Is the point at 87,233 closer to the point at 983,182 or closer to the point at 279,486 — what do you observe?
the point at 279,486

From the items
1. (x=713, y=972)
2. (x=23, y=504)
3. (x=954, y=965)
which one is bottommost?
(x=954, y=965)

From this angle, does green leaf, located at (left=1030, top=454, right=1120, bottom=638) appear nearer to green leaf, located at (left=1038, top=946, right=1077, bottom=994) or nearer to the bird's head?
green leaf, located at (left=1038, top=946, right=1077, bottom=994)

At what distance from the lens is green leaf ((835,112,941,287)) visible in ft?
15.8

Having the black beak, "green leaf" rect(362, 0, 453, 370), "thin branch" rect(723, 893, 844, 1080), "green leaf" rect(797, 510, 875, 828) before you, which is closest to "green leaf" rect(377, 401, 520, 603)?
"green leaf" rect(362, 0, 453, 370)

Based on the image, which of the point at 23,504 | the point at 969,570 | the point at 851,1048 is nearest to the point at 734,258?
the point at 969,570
- - - -
Copy all of the lines above without changing a single character.

Is the point at 87,233 closer to the point at 983,182 or closer to the point at 279,486 — what do you observe?
the point at 279,486

From the items
1. (x=713, y=972)
2. (x=23, y=504)
3. (x=954, y=965)
which one is bottommost?
(x=954, y=965)

From this angle, does green leaf, located at (left=1030, top=454, right=1120, bottom=638) appear nearer to green leaf, located at (left=1038, top=946, right=1077, bottom=994) or nearer to the bird's head?
green leaf, located at (left=1038, top=946, right=1077, bottom=994)

At what distance from the lens is green leaf ((835,112,941,287)) visible in ft?
15.8

Having the black beak, "green leaf" rect(362, 0, 453, 370), "thin branch" rect(723, 893, 844, 1080), "green leaf" rect(797, 510, 875, 828) before you, which is closest to "green leaf" rect(377, 401, 520, 603)?
"green leaf" rect(362, 0, 453, 370)

Based on the image, which of the point at 23,504 | the point at 969,570 | the point at 851,1048 is nearest to the point at 734,258?
the point at 969,570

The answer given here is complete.